- [Source extract]
- - -

Medicaid Eligibility – What is a “divestment” and why should I care?

The Medicaid application process uses various terminology to refer to eligibility requirements.  For example, what is a divestment?  A “divestment” is defined as any transfer of income, non-exempt assets, or homestead property belonging to the Medicaid applicant and/or his or her spouse for less than fair market value.

Any divestment during the applicable look-back period triggers a period of Medicaid ineligibility, with certain limited exceptions.  The look-back period is 60 months and is measured from the date that the applicant is institutionalized and applies for certain Medicaid benefits.  The penalty period is equal to the value of the divestment, divided by the average daily nursing home private pay rate ($286.15 as of July 1, 2018).

As an example, Jane gifts her personal residence, with a fair market value of $50,000, to her son John in May 2018.  In May 2019, Jane is admitted to a nursing home and applies for Medicaid to cover the cost of her long-term care.  Because Jane transferred homestead property for less than fair market value during the 60 months prior to her admission to the nursing home, she will incur a penalty period of 174 days ($50,000 divided by $286.15 = 174.73 days, rounded down) during which she will be ineligible for Medicaid.

Certain transfers, such as the purchase of an annuity or a promissory note, are not considered a divestment if they meet certain requirements.

- - -

- [Material provided]
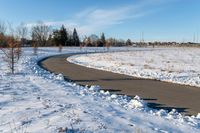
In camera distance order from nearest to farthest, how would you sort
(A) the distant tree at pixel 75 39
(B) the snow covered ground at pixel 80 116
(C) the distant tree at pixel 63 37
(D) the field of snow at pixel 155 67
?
(B) the snow covered ground at pixel 80 116
(D) the field of snow at pixel 155 67
(C) the distant tree at pixel 63 37
(A) the distant tree at pixel 75 39

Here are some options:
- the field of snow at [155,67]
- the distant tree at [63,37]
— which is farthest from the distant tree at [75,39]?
the field of snow at [155,67]

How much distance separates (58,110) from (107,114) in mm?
1297

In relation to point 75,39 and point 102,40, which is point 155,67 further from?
point 102,40

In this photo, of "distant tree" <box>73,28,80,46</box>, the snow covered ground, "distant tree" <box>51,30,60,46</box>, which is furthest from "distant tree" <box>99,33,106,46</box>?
the snow covered ground

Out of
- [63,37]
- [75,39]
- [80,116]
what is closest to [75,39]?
[75,39]

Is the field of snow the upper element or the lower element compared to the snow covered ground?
lower

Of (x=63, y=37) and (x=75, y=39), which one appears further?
(x=75, y=39)

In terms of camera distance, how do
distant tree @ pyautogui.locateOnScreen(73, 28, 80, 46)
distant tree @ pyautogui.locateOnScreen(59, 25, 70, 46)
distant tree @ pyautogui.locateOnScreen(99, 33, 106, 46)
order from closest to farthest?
distant tree @ pyautogui.locateOnScreen(59, 25, 70, 46)
distant tree @ pyautogui.locateOnScreen(73, 28, 80, 46)
distant tree @ pyautogui.locateOnScreen(99, 33, 106, 46)

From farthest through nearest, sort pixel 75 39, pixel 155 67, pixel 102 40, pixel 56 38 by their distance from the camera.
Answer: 1. pixel 102 40
2. pixel 75 39
3. pixel 56 38
4. pixel 155 67

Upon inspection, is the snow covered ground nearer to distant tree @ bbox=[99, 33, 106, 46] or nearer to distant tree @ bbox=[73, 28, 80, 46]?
distant tree @ bbox=[73, 28, 80, 46]

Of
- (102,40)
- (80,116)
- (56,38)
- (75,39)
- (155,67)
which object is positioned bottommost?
(155,67)

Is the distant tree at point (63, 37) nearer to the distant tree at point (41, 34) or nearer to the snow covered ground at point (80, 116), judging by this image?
the distant tree at point (41, 34)

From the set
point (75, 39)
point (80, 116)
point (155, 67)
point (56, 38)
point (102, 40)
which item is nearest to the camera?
point (80, 116)

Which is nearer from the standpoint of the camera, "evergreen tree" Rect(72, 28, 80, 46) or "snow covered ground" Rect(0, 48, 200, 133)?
"snow covered ground" Rect(0, 48, 200, 133)
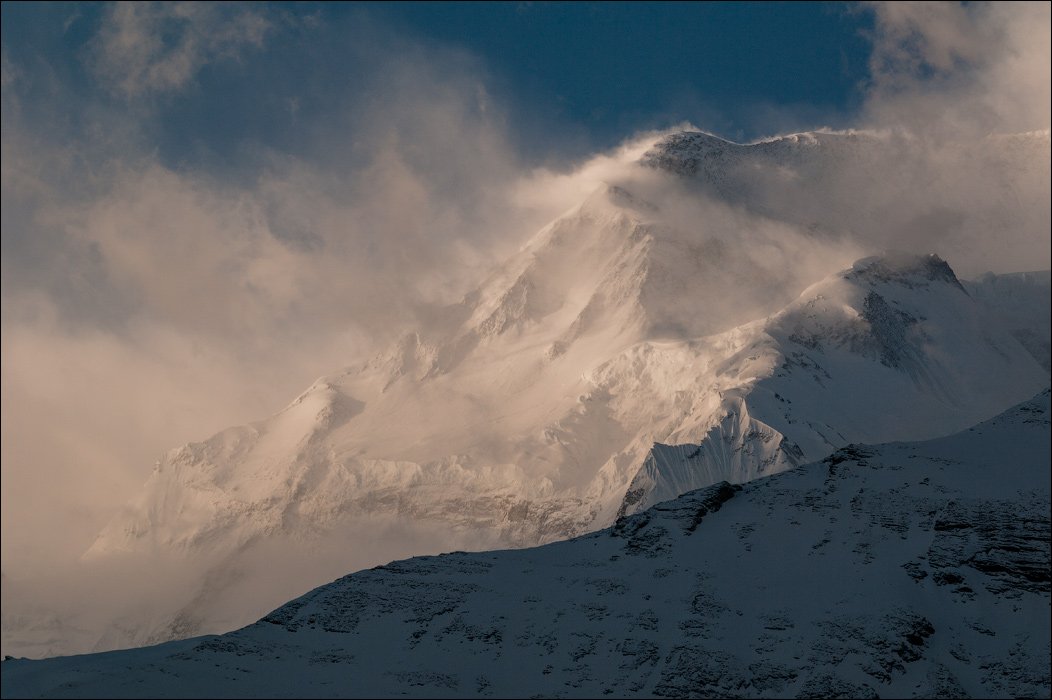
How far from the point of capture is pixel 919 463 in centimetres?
12100

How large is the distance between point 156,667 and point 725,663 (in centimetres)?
4384

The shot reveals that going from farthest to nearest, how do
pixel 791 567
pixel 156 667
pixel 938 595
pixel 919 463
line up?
pixel 919 463 → pixel 791 567 → pixel 938 595 → pixel 156 667

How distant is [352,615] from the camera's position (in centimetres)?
10806

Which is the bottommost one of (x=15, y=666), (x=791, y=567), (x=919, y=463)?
(x=15, y=666)

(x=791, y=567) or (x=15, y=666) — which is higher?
(x=791, y=567)

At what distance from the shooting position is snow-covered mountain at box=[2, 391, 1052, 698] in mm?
90062

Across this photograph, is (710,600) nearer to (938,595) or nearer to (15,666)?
Answer: (938,595)

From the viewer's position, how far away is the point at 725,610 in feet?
333

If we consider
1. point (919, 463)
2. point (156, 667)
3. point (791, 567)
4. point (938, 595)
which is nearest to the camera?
point (156, 667)

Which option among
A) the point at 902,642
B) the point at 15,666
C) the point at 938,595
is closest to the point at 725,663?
the point at 902,642

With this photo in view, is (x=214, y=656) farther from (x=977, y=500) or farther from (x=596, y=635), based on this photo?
(x=977, y=500)

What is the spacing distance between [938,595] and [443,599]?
4381 cm

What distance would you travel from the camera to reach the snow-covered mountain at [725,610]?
9006 centimetres

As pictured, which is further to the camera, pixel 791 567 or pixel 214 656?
pixel 791 567
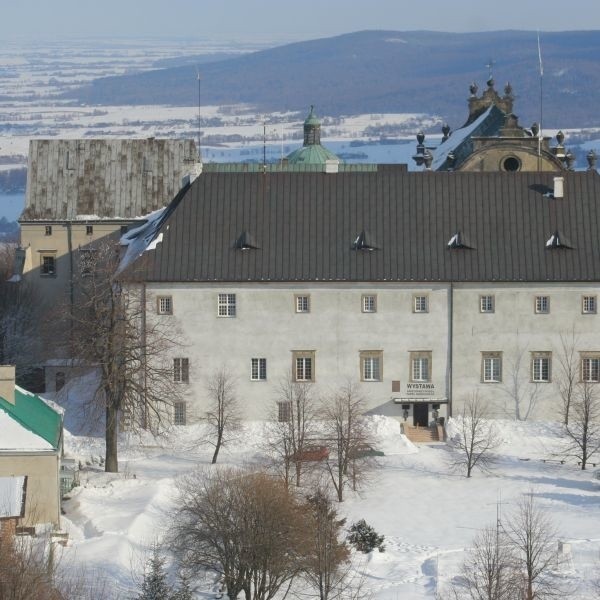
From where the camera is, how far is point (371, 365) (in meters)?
78.9

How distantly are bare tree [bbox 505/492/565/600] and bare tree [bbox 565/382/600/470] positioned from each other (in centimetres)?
673

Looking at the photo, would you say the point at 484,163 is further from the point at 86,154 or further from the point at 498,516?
the point at 498,516

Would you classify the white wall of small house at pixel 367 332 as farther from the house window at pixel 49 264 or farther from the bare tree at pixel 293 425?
the house window at pixel 49 264

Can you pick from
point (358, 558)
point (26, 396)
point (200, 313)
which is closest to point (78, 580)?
point (358, 558)

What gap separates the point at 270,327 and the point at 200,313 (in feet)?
8.91

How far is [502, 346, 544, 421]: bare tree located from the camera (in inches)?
3105

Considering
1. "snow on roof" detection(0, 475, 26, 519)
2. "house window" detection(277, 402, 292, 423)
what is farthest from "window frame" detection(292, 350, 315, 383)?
"snow on roof" detection(0, 475, 26, 519)

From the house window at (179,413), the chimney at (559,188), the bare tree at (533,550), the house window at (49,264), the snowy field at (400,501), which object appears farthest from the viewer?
the house window at (49,264)

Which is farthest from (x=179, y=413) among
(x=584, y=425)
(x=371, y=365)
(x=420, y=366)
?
(x=584, y=425)

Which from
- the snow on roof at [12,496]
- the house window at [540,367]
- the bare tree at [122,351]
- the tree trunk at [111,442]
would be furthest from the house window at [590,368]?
the snow on roof at [12,496]

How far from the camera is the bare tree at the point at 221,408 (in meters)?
74.9

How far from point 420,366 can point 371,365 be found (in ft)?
6.18

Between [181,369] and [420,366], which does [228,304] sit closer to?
[181,369]

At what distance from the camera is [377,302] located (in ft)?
257
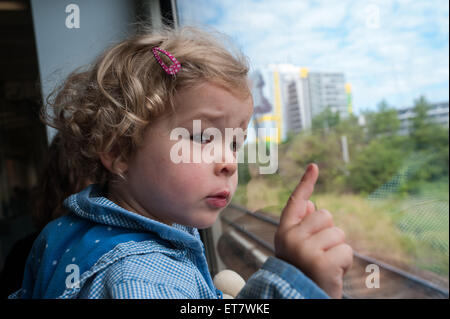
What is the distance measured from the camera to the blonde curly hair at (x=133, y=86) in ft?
2.09

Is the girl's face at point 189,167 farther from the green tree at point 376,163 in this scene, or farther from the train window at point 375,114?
the green tree at point 376,163

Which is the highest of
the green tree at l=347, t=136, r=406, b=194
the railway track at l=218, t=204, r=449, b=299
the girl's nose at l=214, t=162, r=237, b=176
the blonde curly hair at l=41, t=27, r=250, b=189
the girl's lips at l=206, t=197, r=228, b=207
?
the blonde curly hair at l=41, t=27, r=250, b=189

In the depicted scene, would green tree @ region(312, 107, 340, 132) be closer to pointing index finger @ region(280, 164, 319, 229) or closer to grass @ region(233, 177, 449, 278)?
grass @ region(233, 177, 449, 278)

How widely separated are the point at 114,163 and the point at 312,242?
0.39m

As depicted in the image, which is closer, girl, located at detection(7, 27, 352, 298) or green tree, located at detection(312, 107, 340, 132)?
girl, located at detection(7, 27, 352, 298)

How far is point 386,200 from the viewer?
3191mm

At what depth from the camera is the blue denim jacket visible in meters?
0.44

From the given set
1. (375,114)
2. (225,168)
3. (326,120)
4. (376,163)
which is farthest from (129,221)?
(375,114)

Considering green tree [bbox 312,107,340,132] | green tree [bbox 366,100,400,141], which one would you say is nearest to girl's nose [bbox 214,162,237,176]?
green tree [bbox 312,107,340,132]

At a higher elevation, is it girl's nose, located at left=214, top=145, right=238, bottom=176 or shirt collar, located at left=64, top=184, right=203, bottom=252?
girl's nose, located at left=214, top=145, right=238, bottom=176

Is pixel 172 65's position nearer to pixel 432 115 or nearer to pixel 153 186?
pixel 153 186

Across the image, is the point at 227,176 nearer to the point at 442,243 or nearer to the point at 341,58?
the point at 341,58
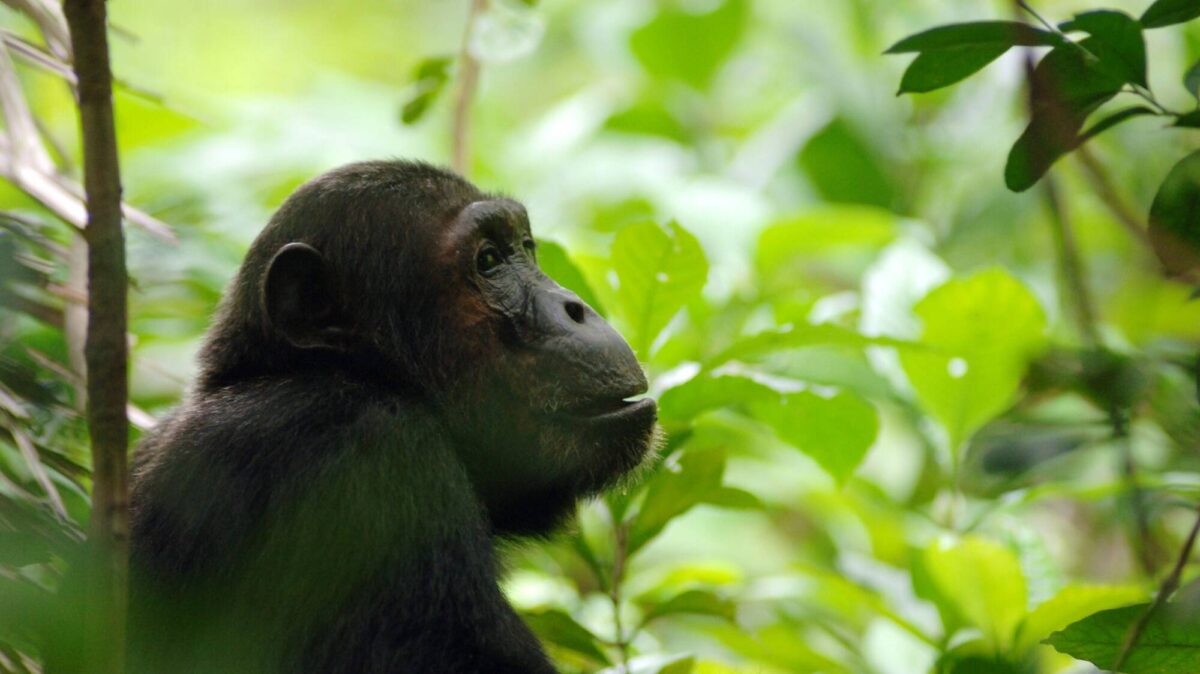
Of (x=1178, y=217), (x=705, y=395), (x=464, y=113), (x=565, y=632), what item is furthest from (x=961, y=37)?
(x=464, y=113)

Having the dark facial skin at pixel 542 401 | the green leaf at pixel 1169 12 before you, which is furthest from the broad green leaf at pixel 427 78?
the green leaf at pixel 1169 12

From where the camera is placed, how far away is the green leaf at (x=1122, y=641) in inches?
85.7

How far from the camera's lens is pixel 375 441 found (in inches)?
107

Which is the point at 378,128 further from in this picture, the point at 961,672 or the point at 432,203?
the point at 961,672

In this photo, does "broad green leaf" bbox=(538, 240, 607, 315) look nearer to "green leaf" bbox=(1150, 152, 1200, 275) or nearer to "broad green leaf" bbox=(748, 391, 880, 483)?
"broad green leaf" bbox=(748, 391, 880, 483)

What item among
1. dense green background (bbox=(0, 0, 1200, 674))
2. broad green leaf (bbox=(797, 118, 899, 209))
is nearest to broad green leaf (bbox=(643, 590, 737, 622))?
dense green background (bbox=(0, 0, 1200, 674))

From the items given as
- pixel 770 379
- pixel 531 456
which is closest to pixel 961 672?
pixel 770 379

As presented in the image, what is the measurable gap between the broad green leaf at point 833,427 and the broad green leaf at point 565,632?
755mm

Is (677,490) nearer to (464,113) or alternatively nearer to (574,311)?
(574,311)

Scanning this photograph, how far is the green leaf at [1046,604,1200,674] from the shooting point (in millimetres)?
2176

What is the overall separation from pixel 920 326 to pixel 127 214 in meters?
2.29

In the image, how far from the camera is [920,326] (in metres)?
3.79

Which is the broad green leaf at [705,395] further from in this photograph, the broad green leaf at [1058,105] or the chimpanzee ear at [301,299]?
the broad green leaf at [1058,105]

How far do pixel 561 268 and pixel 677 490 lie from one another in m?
0.73
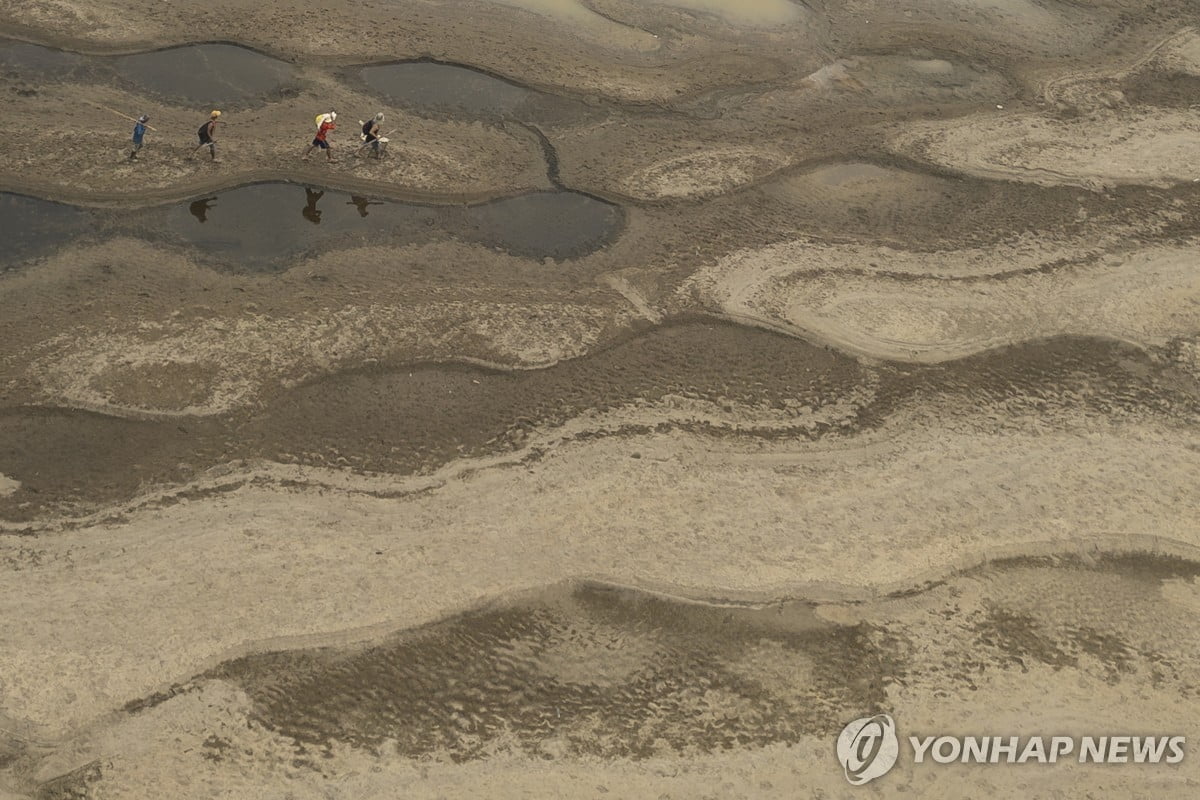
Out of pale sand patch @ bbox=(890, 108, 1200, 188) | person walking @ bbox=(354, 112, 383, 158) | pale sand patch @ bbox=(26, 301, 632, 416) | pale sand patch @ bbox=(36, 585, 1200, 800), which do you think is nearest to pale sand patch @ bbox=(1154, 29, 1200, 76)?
pale sand patch @ bbox=(890, 108, 1200, 188)

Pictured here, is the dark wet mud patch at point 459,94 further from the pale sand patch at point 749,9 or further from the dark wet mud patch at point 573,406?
the dark wet mud patch at point 573,406

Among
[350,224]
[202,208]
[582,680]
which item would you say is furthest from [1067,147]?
[202,208]

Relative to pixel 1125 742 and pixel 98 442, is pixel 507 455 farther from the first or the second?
pixel 1125 742

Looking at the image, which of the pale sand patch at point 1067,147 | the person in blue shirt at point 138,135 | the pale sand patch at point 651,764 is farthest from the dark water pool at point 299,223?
the pale sand patch at point 651,764

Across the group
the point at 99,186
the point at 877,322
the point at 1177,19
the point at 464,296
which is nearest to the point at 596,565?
the point at 464,296

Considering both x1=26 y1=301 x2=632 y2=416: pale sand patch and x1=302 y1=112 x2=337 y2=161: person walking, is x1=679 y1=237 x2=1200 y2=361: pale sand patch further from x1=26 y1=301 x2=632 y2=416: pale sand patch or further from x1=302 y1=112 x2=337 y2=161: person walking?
x1=302 y1=112 x2=337 y2=161: person walking

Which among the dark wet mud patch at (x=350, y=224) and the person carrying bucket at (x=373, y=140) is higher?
the person carrying bucket at (x=373, y=140)

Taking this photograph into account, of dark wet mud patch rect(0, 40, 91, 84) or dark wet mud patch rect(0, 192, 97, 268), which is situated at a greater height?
dark wet mud patch rect(0, 40, 91, 84)
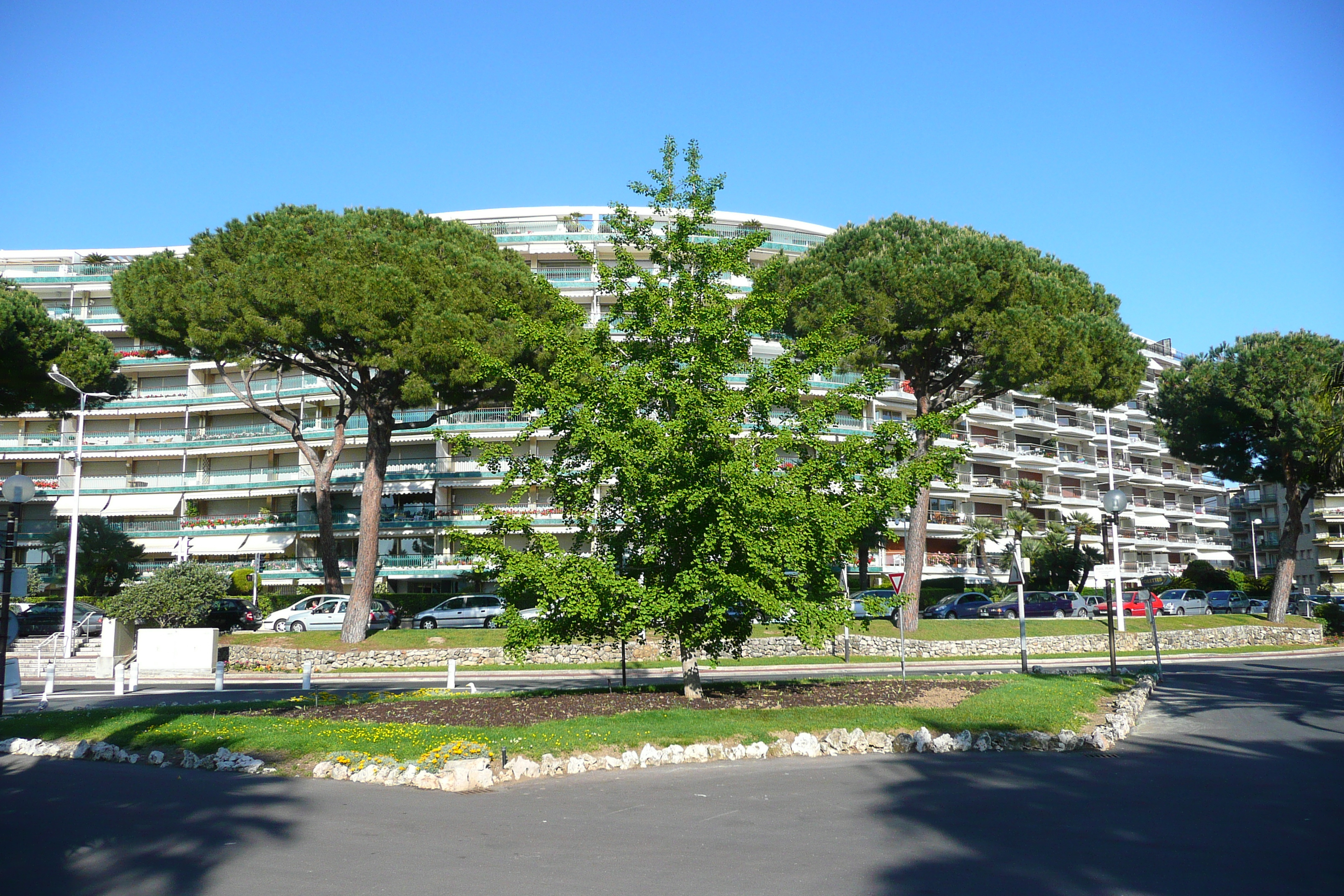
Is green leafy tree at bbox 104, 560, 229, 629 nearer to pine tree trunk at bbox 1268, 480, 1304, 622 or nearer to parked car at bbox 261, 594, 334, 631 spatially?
parked car at bbox 261, 594, 334, 631

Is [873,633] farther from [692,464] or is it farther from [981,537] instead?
[981,537]

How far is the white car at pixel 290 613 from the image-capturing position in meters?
38.3

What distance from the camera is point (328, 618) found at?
37.7 metres

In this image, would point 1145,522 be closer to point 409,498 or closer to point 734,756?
point 409,498

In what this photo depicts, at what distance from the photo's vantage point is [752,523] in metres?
14.4

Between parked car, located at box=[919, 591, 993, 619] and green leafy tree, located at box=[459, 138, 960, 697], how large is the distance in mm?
26580

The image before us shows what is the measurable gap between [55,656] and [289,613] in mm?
8513

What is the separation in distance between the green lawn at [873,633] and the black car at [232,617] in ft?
4.93

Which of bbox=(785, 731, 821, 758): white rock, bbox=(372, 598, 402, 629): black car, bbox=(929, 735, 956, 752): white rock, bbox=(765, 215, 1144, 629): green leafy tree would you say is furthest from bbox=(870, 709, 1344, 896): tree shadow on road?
bbox=(372, 598, 402, 629): black car

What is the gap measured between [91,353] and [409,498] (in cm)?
1996

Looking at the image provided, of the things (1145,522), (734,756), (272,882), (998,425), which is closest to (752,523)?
(734,756)

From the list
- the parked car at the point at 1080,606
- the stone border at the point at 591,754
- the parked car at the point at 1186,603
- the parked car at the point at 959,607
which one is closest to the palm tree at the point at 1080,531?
the parked car at the point at 1186,603

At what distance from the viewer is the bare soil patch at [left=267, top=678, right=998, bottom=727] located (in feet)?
46.7

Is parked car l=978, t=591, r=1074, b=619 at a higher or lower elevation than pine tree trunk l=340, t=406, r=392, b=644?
lower
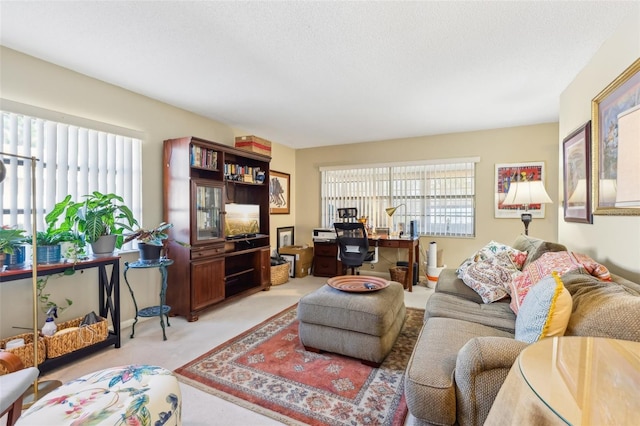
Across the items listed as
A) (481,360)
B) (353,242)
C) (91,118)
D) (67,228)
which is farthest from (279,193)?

- - -

- [Exercise instructions]
Can you update the Medicaid divestment text's passage that opens with the words "As an example, Jane" and closes with "ineligible for Medicaid.", changing "Jane" to "Mary" throughout?

- [Response to this task]
As an example, Mary gifts her personal residence, with a fair market value of $50,000, to her son John in May 2018.  In May 2019, Mary is admitted to a nursing home and applies for Medicaid to cover the cost of her long-term care.  Because Mary transferred homestead property for less than fair market value during the 60 months prior to her admission to the nursing home, she will incur a penalty period of 174 days ($50,000 divided by $286.15 = 174.73 days, rounded down) during which she will be ineligible for Medicaid.